Windows 2000 will install right over the top of Windows 98, so you have both on the computer AT THE SAME TIME. It leaves the old stuff there, and if there's room on the hard drive, it just installs right over it. Is it an "upgrade?" - NO. He just nuked his PC. At this point, an "I told you so" would be in order...but I'm a computer professional by trade, and I'm above that.

"I TOLD YOU THAT WOULD SCREW UP YOUR COMPUTER, DIDN'T I?!", I said rather aurhoritarianly. (not an "I told you so")

"Well, I can see all the programs, I just can't run any of them. Oh, and by the way, the paramedics took your mom to the emergency room..."

"WHAT!?!?! What Happened?" My voice was already loud, because my dad has trouble hearing. I yelled that question loud enough the neighbors heard me. Now I'm a bit P-O'd. Why in the WORLD did he not mention mom's ambulance ride FIRST?

"Your mom is OK, but she passed out this morning while in the bathroom. I found her a few minutes later and called the paramedics."
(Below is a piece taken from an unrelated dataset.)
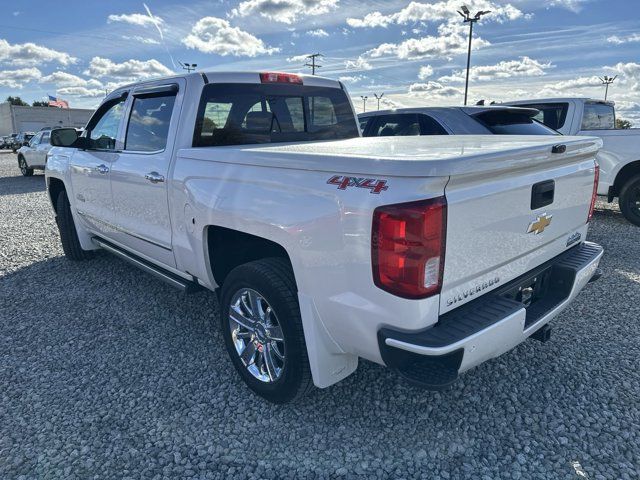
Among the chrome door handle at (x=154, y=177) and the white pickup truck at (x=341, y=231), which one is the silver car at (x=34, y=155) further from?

It seems my mom, who has been treated for many years for HIGH blood pressure, was now suffering from LOW blood pressure, and blacked out in one of the two most embarrassing scenarios you might imagine. I won't go into details...enough said?

She is hurt, from a short fall from where she was sitting to where she hit the floor. But the blood pressure being low may be a good thing. She may actually be able to get off the blood pressure medication altogether. Her diet - she's lost 100+ pounds in a year - and her exercise - walking at least a mile every day - appears to have paid off, albeit with a rather unwanted result.

Her bruises will heal, but for now mom is in bed on some mild pain medication for some discomfort in her back. She'll recover.

I'm not sure I will. I'm ticked at my dad. Don't get me wrong, I love my dad. He can be extremely stubborn and short-sighted at times like this, forgetting that maybe I'd want to know about mom BEFORE we started arguing about the stupid computer.

I suppose I should be used to my dad's weird prioritizing and continual arguing by now. The real problem is that he lives with my mom in another state - far away from me and my family. That makes for a helpless feeling when something like this happens. They're too far away to reach by car in one day, and there aren't any airports within a day's drive of their home either. So even if this had been a "get here, we need you" phone call today, I couldn't be there until tomorrow night, to help with mom or fix the freakin' computer...again.

What does this have to do with baby wipes, you ask? I needed something to clean my glasses after I calmed down. I had fogged them up, but I'm not sure if it was the argument, or the discovery that mom was in the E.R. today. The wipes were in a pop-up container next to the phone.